Hickeys? Are they still around?

I remember little hickeys. I remember big hickeys. And I remember having light and dark hickeys too. What I don’t remember is getting a hickey that wasn’t on my neck, but I wonder, where is your hockey?

I’m sorry, but astrologically I couldn’t resist this humorous topic. I read in a recent newsletter sent to my email inbox that this question, How to Get Rid of a Hickey, turned out to be a high-volume Google search last month. I couldn’t stop laughing, but it also brought back a flood of memories.

One memory I resisted recalling was that old folk method that required cutting a small hole near the hickey and allowing a leech, attached to your hickey, to suck the blood that was making up your hickey. If you’ve also heard of this method and are thinking about it, then you may have a more serious problem than the hickey itself.

Where the heck are you going to get the leech in the first place? And if you were able to find a leech, where on your body is the hickey? Because there are some places where leeches don’t belong.

Are you feeling me here?

Now, the urgency of getting rid of a hickey depends on where on the body the hickey is located, right? Right. Well, there’s the hickey on the neck. There’s the boobie hickey. Then there’s the really horny hickey, which is the hickey you get on your inner thigh; but as far as I can understand the problem, hickey on chest and hickey on inner thigh are really only a big problem if you are married or in an exclusive intimate relationship with someone other than the one who gave you the hickey.

If that’s you, get out of town. Goal,

If you are single and just need to hide the hickey from your parents, co-workers or your next date; As far as I know, there’s really no way to get rid of a hickey. I used to grab a long tooth comb and try to comb them out, but that only made things worse.

A turtleneck or scarf is the only answer.

Unfortunately, a hickey will just go away completely on its own. But maybe you can get some help or at least a laugh on how to get rid of a hickey according to your sun sign.

Let’s take a look at all twelve.

Aries people should just fall and hurt their heads so the doctor can wrap them up and draw attention away from the hickey.

Taurus people should buy more turtlenecks.

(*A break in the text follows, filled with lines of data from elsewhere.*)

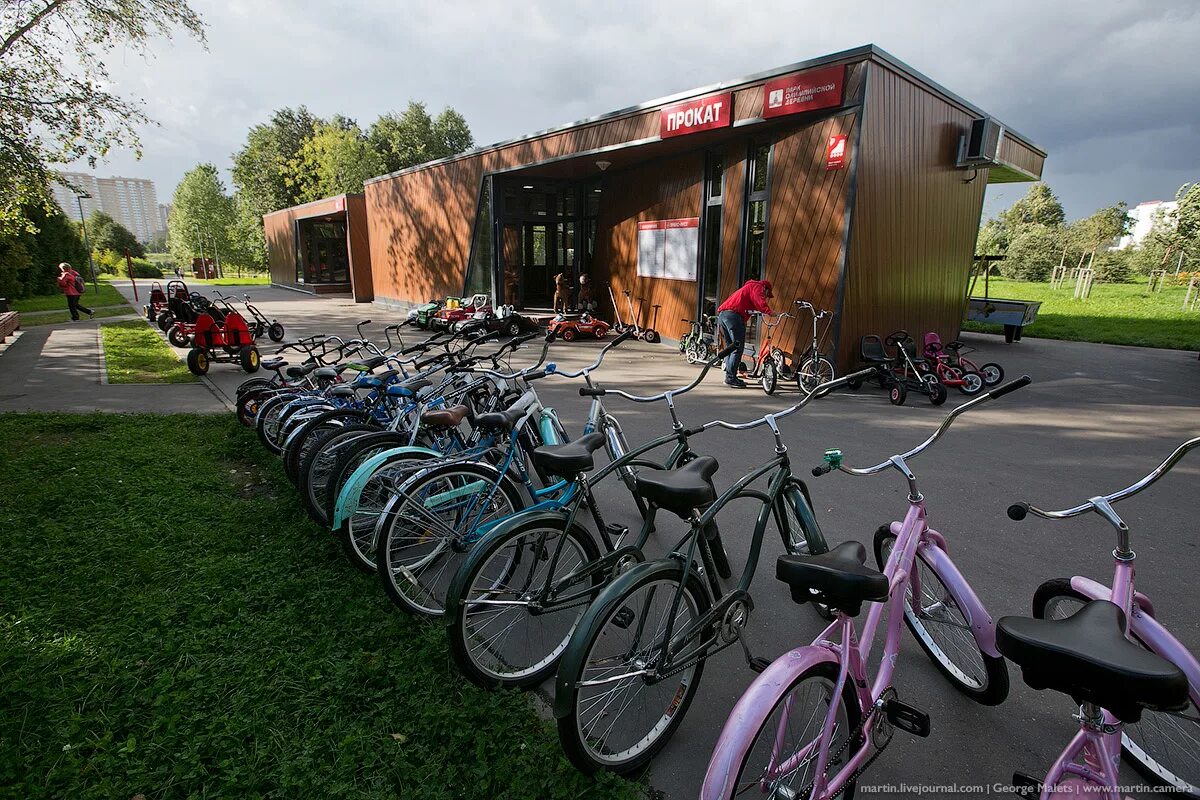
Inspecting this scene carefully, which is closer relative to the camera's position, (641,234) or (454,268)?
(641,234)

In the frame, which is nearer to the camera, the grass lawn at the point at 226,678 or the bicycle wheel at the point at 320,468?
the grass lawn at the point at 226,678

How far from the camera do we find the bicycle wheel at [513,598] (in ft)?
7.38

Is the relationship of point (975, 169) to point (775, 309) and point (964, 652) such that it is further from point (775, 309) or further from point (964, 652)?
point (964, 652)

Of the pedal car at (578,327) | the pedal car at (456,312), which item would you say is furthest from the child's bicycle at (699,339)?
the pedal car at (456,312)

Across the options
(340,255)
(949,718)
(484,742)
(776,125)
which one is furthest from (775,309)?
(340,255)

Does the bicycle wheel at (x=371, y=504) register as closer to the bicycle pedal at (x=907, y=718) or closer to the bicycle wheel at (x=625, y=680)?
the bicycle wheel at (x=625, y=680)

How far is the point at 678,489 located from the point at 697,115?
8.58 meters

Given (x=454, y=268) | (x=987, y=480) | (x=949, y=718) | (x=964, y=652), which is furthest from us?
(x=454, y=268)

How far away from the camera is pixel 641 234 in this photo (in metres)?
12.5

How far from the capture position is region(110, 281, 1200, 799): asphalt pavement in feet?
7.01

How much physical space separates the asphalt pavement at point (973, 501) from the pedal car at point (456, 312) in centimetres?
501

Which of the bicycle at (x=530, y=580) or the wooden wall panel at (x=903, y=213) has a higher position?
the wooden wall panel at (x=903, y=213)

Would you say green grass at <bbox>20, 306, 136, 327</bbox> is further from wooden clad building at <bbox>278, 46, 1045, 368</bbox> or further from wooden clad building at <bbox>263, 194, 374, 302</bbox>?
wooden clad building at <bbox>278, 46, 1045, 368</bbox>

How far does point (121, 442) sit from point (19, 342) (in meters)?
9.46
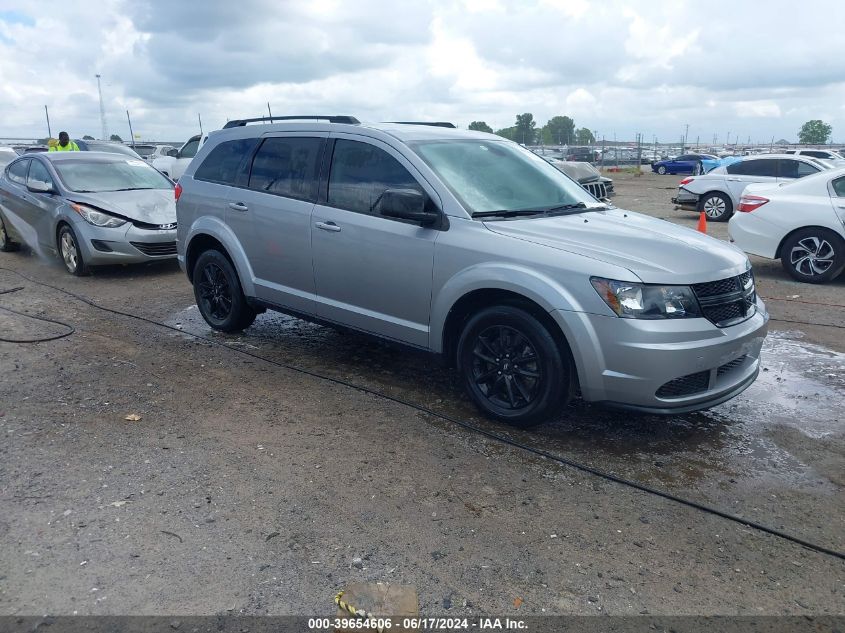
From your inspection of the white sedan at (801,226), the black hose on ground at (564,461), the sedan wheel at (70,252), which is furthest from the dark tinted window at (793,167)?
the sedan wheel at (70,252)

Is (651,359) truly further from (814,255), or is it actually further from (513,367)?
(814,255)

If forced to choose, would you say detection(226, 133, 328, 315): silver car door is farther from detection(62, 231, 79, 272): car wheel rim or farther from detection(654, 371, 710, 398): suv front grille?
detection(62, 231, 79, 272): car wheel rim

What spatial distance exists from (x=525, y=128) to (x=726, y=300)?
2383 inches

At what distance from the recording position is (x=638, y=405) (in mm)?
4098

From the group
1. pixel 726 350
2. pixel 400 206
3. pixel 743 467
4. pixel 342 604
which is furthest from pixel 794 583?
pixel 400 206

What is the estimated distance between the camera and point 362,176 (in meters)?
5.29

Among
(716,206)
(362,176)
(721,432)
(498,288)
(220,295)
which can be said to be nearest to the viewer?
(498,288)

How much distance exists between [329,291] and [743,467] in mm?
3085

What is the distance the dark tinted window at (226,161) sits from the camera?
20.7 feet

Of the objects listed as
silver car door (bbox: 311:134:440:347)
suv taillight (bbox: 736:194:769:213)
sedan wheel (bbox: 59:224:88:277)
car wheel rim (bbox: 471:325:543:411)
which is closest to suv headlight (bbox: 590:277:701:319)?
car wheel rim (bbox: 471:325:543:411)

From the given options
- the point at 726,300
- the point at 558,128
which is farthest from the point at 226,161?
the point at 558,128

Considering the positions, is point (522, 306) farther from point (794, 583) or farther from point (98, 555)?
point (98, 555)

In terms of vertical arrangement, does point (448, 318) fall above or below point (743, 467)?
above

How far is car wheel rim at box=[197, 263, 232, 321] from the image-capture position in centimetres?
661
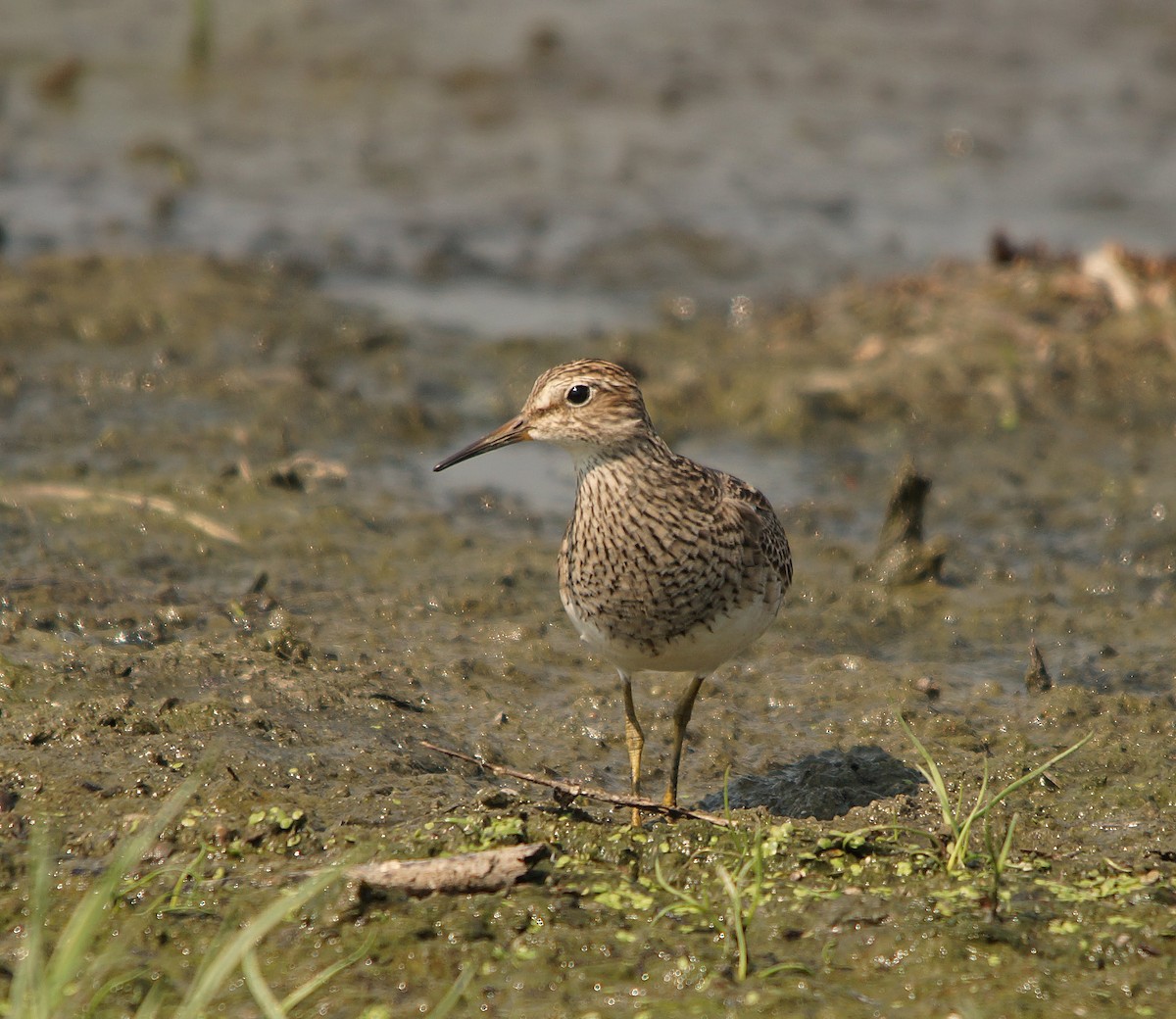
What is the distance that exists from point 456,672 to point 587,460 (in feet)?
4.04

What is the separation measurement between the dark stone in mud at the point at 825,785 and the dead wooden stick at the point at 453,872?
1248mm

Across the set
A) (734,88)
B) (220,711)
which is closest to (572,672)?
(220,711)

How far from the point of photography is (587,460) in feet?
18.2

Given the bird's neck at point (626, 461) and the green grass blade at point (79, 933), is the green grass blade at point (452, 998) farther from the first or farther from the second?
the bird's neck at point (626, 461)

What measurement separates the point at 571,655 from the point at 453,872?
7.41 ft

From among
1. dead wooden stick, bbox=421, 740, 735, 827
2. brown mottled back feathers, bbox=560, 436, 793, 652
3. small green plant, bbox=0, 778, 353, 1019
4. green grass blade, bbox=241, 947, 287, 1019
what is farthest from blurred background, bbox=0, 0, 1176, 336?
green grass blade, bbox=241, 947, 287, 1019

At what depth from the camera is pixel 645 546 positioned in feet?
17.3

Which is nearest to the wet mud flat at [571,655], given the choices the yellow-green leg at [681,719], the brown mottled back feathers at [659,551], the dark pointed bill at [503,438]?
the yellow-green leg at [681,719]

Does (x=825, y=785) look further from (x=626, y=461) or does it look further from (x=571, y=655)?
(x=571, y=655)

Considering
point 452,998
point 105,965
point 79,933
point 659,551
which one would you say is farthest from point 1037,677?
point 79,933

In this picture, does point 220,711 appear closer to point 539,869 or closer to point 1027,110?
point 539,869

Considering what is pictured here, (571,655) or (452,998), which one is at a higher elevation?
(452,998)

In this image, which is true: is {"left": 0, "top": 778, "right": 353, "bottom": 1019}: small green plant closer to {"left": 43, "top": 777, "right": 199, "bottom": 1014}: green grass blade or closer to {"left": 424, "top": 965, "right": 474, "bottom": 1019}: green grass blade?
{"left": 43, "top": 777, "right": 199, "bottom": 1014}: green grass blade

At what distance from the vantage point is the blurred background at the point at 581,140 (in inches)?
444
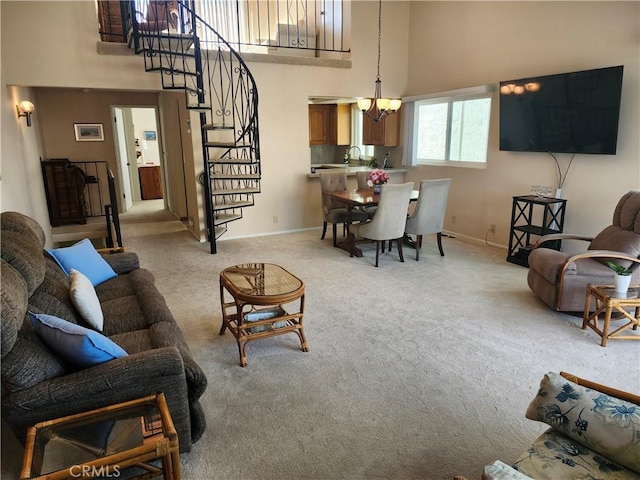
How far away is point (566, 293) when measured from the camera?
3432 mm

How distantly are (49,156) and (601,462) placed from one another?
29.4ft

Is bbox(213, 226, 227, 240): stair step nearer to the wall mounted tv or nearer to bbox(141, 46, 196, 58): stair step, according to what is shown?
bbox(141, 46, 196, 58): stair step

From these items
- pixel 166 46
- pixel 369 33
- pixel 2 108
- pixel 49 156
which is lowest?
pixel 49 156

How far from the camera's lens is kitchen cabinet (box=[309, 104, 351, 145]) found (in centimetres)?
866

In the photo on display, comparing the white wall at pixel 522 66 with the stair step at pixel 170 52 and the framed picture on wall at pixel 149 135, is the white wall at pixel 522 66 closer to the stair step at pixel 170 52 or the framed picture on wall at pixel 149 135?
the stair step at pixel 170 52

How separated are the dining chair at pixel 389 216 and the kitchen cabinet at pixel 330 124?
13.8ft

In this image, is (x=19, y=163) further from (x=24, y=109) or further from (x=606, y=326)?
(x=606, y=326)

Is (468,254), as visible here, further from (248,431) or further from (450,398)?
(248,431)

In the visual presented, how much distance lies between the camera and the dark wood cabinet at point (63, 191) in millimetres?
7090

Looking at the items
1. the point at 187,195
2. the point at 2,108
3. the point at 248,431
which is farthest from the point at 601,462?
the point at 187,195

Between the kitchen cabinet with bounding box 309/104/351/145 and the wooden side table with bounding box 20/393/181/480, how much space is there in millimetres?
7651

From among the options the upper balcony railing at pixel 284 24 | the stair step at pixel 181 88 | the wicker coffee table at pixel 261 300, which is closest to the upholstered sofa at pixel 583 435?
the wicker coffee table at pixel 261 300

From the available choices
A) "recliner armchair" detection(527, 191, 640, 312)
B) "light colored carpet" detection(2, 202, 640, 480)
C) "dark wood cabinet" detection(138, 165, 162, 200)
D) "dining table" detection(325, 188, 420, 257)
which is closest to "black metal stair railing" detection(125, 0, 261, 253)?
"dining table" detection(325, 188, 420, 257)

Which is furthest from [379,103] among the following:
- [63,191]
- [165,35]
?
[63,191]
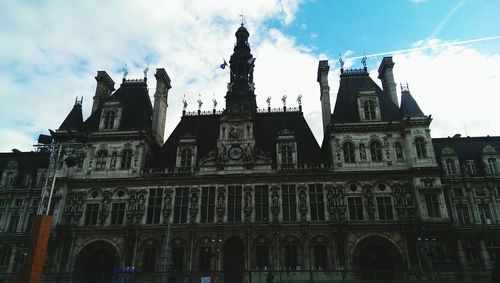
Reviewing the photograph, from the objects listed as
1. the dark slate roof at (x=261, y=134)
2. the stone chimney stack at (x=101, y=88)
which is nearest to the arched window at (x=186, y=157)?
the dark slate roof at (x=261, y=134)

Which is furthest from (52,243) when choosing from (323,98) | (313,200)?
(323,98)

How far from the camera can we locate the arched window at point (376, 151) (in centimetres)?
3890

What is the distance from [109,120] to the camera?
43.6 m

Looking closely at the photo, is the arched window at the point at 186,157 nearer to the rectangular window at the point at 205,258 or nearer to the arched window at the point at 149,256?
the arched window at the point at 149,256

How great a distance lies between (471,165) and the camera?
136ft

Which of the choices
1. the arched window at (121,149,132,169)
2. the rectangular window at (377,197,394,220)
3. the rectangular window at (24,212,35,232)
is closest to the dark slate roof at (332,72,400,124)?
the rectangular window at (377,197,394,220)

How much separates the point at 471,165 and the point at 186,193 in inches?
1260

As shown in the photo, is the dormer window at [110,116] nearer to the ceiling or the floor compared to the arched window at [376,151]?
nearer to the ceiling

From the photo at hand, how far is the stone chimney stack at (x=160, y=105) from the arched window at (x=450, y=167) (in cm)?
3424

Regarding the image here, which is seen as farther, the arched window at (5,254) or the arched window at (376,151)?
the arched window at (5,254)

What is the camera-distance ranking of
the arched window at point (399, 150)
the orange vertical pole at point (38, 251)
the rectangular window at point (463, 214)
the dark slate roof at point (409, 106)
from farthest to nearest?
1. the dark slate roof at point (409, 106)
2. the rectangular window at point (463, 214)
3. the arched window at point (399, 150)
4. the orange vertical pole at point (38, 251)

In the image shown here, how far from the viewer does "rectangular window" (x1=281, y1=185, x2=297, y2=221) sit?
36812 millimetres

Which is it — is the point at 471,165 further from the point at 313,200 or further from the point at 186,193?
the point at 186,193

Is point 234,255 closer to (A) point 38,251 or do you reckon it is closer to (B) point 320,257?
(B) point 320,257
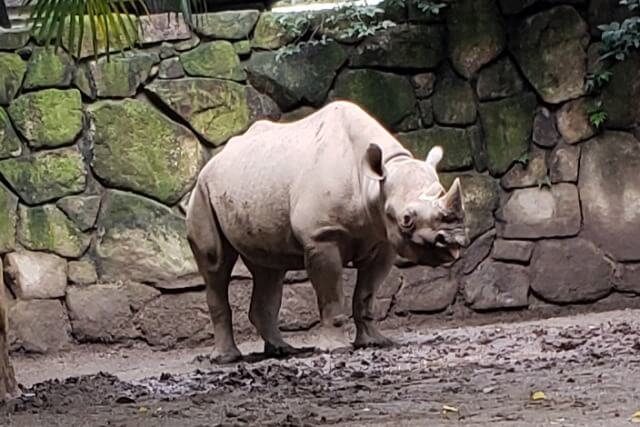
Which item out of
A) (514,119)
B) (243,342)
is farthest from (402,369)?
(514,119)

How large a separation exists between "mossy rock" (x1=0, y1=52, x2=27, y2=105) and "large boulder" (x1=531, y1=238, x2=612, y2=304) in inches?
131

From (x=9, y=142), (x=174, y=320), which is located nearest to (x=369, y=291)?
(x=174, y=320)

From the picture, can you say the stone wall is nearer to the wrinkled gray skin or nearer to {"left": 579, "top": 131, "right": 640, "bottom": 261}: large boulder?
{"left": 579, "top": 131, "right": 640, "bottom": 261}: large boulder

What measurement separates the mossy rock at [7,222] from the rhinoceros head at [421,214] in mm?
3078

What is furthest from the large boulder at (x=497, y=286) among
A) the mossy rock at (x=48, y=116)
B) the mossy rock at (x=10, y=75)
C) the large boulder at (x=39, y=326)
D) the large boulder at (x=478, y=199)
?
the mossy rock at (x=10, y=75)

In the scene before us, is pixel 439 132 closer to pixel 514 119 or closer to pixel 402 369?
pixel 514 119

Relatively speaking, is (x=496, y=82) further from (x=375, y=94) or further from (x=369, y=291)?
(x=369, y=291)

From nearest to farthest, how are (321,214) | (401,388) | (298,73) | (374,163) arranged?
1. (401,388)
2. (374,163)
3. (321,214)
4. (298,73)

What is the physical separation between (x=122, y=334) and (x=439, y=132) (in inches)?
90.8

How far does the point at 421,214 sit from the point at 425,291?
8.55 feet

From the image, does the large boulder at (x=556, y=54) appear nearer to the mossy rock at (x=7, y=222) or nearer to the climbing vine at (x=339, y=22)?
the climbing vine at (x=339, y=22)

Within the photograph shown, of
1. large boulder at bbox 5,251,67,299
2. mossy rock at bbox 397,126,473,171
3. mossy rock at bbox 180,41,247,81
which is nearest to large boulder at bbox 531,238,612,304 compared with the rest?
mossy rock at bbox 397,126,473,171

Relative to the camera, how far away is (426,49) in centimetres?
769

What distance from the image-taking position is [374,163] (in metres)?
5.23
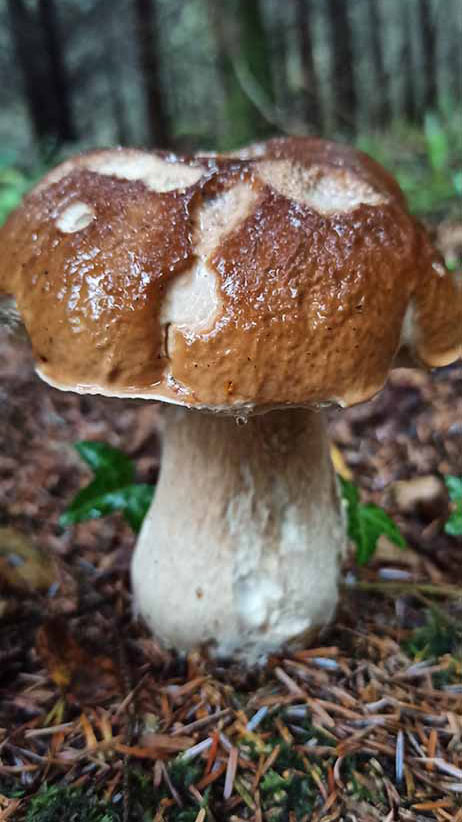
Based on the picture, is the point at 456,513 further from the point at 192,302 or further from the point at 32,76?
the point at 32,76

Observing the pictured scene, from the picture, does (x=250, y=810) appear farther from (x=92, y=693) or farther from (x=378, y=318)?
(x=378, y=318)

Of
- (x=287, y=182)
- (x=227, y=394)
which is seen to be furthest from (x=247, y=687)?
(x=287, y=182)

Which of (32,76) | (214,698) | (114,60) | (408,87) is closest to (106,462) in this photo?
(214,698)

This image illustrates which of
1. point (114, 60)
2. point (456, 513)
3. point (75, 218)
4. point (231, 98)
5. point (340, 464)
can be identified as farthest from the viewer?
point (114, 60)

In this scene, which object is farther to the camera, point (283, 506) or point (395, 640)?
point (395, 640)

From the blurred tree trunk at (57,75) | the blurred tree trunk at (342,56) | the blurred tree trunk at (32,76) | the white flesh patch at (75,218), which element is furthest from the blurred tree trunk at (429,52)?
the white flesh patch at (75,218)

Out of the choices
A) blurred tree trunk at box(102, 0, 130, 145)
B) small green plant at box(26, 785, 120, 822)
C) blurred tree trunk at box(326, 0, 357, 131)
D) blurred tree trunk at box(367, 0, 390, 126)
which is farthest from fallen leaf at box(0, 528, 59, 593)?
blurred tree trunk at box(367, 0, 390, 126)

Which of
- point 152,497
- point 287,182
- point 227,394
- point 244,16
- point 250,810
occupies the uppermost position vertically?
point 244,16

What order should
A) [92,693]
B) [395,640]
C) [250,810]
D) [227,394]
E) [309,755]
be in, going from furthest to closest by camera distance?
[395,640], [92,693], [309,755], [250,810], [227,394]

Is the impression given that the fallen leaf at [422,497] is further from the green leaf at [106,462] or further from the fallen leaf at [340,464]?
the green leaf at [106,462]
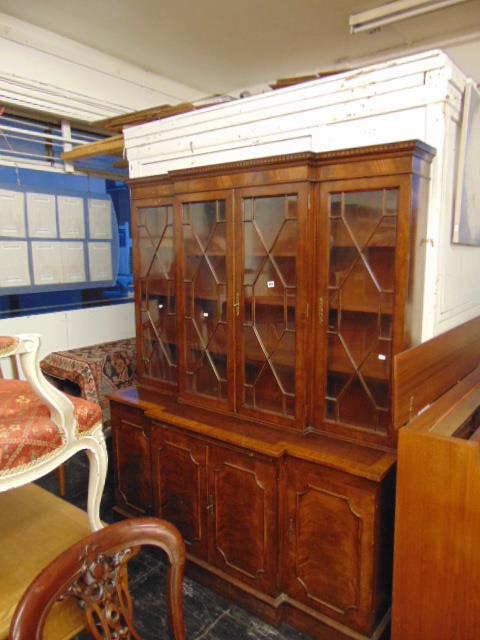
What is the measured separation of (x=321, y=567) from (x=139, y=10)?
296 centimetres

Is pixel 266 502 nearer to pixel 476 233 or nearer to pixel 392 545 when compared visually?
pixel 392 545

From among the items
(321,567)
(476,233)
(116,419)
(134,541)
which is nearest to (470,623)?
(321,567)

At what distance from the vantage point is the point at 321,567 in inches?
71.5

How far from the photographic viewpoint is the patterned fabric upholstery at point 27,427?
1.26m

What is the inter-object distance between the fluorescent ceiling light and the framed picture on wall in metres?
0.84

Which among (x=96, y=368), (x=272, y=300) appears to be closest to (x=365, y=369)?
(x=272, y=300)

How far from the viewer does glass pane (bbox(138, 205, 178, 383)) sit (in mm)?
2449

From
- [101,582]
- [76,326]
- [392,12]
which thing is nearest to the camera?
[101,582]

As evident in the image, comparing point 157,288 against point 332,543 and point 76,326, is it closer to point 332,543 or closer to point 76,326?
point 76,326

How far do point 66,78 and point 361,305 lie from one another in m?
2.55

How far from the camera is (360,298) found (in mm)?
1852

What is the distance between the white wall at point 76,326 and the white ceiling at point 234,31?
1.81m

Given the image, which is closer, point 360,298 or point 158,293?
point 360,298

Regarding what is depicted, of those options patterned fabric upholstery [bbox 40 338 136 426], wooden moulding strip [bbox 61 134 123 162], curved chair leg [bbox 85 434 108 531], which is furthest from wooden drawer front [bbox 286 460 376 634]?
wooden moulding strip [bbox 61 134 123 162]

If it’s summer, make them sleeveless.

Gemini people should keep talking and asking questions so that a would-be hickey spotter doesn’t have a chance to notice the hickey, just mistake them for jibber-jabber.

Cancer people should simply enjoy the sensation that the hickey brings both to the mind and to the heart; and do a week away from staying at home.

Lion people, depending on the dignity of their Sun’s position in the natal chart, will either love to show off their hickey or subtly hide it while they check on it from time to time in the bathroom so they can say, “Wow, now that’s a big deal.” fool”.

Virgo people? “Oh No, please don’t give Virgo a hickey.” She will completely throw them off balance and hiding it will become her next full-time job.

Pound people are “apparently” nice, but secretly naughty, so they’ll find a clever way to hide their hickey one moment only to take advantage of a quick hickey flaunt the next. These people will really design the right clothes for the occasion of wearing hickeys.

Scorpion people can just hang the “Do not disturb” sign on bedroom doorknob. The parents will not notice the difference, as they are used to the behavior of this inmate. But be sure that this will discover the passionate revenge of him.

Sagittarius People will probably get caught because his carefree and “outside” personality can’t help but let him hang out there for all to see, unless of course it’s the weekend and they can leave town until he fades away. .

Capricorn people will never experience hockey. They are the only zodiac sign that is still trying to have a moment of holding hands in public.

Aquarium people don’t care if you see it or not. They’re already thinking about starting a website that’s all about hickeys…like How to Get Them. How to keep them. And how to measure their width, height, and color depth so they can enter your Photo Hickey of the Month contest.

Pisces People will fall in love with their hickey by trying different shades of foundation to create the illusion that the hickey isn’t really there, but in the meantime, these star signs are eagerly awaiting the next episode of making hickeys.